### Task details
Copy the listing below verbatim, starting at the line containing "What is the shortest" and ending at the last line of the listing.

### Source data
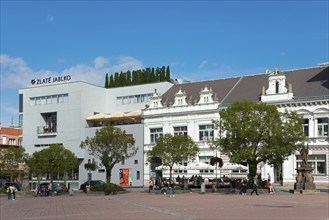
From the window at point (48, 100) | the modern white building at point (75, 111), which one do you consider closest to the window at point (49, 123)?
the modern white building at point (75, 111)

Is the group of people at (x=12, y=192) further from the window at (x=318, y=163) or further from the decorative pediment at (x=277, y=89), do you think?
the window at (x=318, y=163)

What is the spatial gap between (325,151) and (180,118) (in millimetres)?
20541

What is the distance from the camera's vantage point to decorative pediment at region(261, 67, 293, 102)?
2542 inches

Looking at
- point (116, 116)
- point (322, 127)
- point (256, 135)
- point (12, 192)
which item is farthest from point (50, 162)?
point (322, 127)

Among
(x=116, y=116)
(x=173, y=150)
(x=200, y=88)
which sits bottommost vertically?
(x=173, y=150)

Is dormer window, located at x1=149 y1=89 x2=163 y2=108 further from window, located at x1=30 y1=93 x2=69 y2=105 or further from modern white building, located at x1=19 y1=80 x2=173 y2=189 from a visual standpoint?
window, located at x1=30 y1=93 x2=69 y2=105

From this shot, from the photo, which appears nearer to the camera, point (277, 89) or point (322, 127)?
point (322, 127)

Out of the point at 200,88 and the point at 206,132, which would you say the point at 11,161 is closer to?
the point at 206,132

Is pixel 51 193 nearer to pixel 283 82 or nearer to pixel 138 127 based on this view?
pixel 138 127

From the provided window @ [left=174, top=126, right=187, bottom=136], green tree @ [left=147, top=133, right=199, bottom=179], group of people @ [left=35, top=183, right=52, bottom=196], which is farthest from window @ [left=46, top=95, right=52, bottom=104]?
green tree @ [left=147, top=133, right=199, bottom=179]

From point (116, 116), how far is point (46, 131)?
13753 millimetres

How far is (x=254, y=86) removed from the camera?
71.0 meters

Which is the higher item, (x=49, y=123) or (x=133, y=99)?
(x=133, y=99)

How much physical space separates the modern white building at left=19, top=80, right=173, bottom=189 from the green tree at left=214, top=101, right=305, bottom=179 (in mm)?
27834
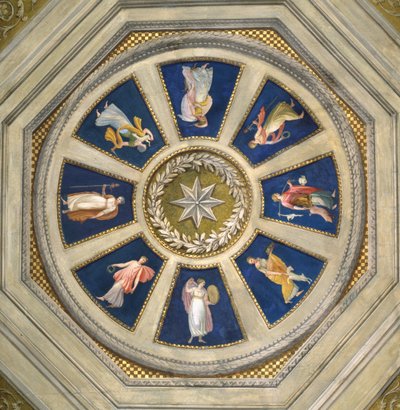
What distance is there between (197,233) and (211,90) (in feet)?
6.79

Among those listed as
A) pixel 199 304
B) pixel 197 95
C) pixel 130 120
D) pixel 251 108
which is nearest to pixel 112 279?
pixel 199 304

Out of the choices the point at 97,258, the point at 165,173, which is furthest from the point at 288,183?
the point at 97,258

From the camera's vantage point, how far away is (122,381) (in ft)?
59.3

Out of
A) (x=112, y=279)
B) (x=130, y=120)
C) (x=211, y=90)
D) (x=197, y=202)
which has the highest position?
(x=211, y=90)

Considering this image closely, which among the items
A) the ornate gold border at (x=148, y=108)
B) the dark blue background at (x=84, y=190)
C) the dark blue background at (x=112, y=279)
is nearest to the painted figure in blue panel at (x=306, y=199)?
the ornate gold border at (x=148, y=108)

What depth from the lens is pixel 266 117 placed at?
18.1m

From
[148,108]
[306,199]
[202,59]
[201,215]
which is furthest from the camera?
[201,215]

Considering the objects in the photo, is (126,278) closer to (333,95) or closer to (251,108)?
(251,108)

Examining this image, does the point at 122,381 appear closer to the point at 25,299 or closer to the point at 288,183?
the point at 25,299

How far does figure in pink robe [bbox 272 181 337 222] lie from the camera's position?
18.0 m

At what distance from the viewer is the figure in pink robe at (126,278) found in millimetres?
18375

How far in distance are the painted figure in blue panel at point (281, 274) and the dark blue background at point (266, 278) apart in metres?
0.04

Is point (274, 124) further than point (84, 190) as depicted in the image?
No

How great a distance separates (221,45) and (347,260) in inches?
137
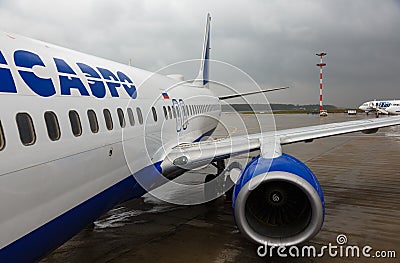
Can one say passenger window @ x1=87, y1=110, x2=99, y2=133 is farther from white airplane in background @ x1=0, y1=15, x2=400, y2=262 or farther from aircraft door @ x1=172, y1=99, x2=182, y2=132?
aircraft door @ x1=172, y1=99, x2=182, y2=132

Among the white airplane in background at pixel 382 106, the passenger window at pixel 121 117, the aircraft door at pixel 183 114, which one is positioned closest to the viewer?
the passenger window at pixel 121 117

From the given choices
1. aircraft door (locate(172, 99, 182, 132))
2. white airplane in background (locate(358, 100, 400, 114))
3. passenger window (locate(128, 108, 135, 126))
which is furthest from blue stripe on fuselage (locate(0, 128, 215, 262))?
white airplane in background (locate(358, 100, 400, 114))

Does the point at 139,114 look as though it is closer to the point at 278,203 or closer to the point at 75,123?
the point at 75,123

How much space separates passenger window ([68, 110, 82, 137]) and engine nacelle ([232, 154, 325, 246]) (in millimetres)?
2645

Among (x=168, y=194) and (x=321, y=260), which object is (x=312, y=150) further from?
(x=321, y=260)

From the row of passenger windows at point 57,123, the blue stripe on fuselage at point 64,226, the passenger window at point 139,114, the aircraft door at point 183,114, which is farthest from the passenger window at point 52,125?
the aircraft door at point 183,114

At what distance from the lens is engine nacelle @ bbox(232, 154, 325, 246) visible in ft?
18.6

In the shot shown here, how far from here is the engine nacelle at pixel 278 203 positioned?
18.6ft

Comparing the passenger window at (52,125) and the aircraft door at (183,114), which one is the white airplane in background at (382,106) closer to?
the aircraft door at (183,114)

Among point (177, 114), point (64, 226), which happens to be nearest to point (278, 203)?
point (64, 226)

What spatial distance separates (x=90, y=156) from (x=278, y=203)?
3.47 meters

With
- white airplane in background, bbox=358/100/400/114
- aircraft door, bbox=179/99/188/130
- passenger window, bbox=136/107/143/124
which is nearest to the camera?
passenger window, bbox=136/107/143/124

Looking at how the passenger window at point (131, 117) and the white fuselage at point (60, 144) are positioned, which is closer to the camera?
the white fuselage at point (60, 144)

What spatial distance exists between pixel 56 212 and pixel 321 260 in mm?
4474
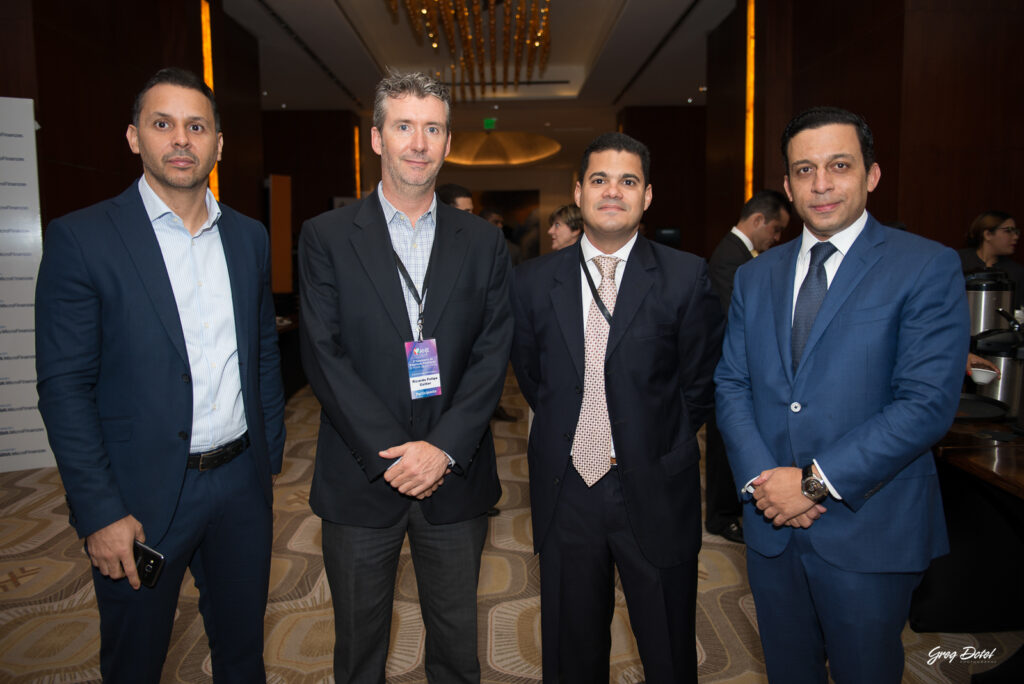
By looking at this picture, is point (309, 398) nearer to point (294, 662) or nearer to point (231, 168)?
point (231, 168)

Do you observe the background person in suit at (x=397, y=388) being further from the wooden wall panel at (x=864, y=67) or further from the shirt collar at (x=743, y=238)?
the wooden wall panel at (x=864, y=67)

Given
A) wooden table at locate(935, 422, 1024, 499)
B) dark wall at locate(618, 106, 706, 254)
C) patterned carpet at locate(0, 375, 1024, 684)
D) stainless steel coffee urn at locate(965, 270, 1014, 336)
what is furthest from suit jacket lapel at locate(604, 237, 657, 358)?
dark wall at locate(618, 106, 706, 254)

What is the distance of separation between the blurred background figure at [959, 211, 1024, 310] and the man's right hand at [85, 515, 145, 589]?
16.5 feet

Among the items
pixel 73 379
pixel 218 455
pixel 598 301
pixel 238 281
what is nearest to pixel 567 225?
pixel 598 301

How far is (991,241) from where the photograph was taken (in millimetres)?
4422

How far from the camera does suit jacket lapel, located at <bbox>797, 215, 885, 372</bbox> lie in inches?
58.3

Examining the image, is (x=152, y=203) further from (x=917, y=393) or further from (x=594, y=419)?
(x=917, y=393)

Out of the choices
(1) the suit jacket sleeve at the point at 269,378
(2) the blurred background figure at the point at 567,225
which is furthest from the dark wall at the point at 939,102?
(1) the suit jacket sleeve at the point at 269,378

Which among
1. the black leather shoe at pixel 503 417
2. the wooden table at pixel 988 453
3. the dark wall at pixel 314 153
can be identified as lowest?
the black leather shoe at pixel 503 417

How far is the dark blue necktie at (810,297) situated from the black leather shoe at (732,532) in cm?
225

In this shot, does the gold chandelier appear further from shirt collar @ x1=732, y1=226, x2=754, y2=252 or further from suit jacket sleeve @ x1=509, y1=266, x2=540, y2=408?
suit jacket sleeve @ x1=509, y1=266, x2=540, y2=408

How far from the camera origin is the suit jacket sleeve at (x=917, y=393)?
4.50 ft

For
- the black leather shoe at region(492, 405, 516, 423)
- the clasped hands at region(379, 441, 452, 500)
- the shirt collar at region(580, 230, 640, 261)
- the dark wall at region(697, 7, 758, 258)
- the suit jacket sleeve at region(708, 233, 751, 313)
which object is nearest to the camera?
the clasped hands at region(379, 441, 452, 500)

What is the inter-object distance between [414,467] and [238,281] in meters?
0.72
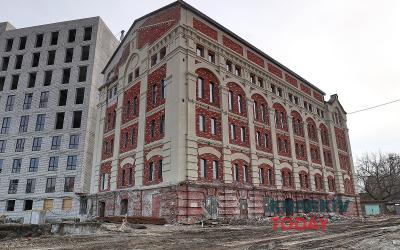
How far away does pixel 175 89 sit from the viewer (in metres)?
21.2

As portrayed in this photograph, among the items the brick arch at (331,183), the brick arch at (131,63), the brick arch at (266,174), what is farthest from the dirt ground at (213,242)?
the brick arch at (331,183)

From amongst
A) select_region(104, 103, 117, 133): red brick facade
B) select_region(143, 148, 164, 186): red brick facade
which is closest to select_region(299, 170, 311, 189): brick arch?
select_region(143, 148, 164, 186): red brick facade

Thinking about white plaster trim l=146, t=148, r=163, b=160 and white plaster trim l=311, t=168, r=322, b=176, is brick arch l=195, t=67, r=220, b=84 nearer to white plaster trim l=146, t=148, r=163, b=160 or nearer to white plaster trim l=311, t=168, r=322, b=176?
white plaster trim l=146, t=148, r=163, b=160

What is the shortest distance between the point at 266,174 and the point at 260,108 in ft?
Answer: 20.8

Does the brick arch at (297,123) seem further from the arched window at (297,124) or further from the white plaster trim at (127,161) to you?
the white plaster trim at (127,161)

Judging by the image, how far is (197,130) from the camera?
69.3ft

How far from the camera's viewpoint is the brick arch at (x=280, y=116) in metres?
30.2

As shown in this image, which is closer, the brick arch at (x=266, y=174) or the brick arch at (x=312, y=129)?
the brick arch at (x=266, y=174)

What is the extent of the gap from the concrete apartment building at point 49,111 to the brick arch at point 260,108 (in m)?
21.5

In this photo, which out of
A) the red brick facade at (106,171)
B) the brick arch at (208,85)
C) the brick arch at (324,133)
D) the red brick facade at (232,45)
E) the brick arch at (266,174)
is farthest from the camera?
the brick arch at (324,133)

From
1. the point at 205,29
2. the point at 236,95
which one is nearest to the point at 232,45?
the point at 205,29

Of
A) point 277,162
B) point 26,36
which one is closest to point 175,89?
point 277,162

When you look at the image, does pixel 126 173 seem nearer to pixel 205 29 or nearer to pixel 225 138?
pixel 225 138

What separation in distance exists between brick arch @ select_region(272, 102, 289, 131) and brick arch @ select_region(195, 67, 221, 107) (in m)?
8.60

### Written answer
What is the shortest distance between the point at 266,174 and the point at 260,108 in ft?
Answer: 20.8

Does the brick arch at (297,123) seem further from the arched window at (297,124) or further from the white plaster trim at (127,161) to you?
the white plaster trim at (127,161)

Judging by the image, how far is (197,130) from the camera?
69.3ft

How far from the camera's viewpoint is the brick arch at (x=280, y=116) in metres?
30.2

As shown in this image, which is closer, the brick arch at (x=266, y=174) or the brick arch at (x=312, y=129)?
the brick arch at (x=266, y=174)

What is the extent of the gap from the concrete apartment building at point 49,111 to the brick arch at point 260,108 (in m)?
21.5

In this photo, which out of
A) the red brick facade at (106,171)
B) the brick arch at (208,85)
C) the brick arch at (324,133)
D) the red brick facade at (232,45)
E) the brick arch at (266,174)
is farthest from the camera?
the brick arch at (324,133)

From
1. the point at 205,29
2. the point at 236,95
which one is nearest to the point at 232,45?
the point at 205,29

Of
A) point 277,162
B) point 26,36
which one is closest to point 175,89?
point 277,162

When you look at the image, does pixel 126 173 seem nearer to pixel 205 29 or nearer to pixel 225 138?
pixel 225 138

What separation in distance exists between brick arch @ select_region(272, 102, 289, 131) and brick arch @ select_region(195, 67, 221, 107) (in m)?
8.60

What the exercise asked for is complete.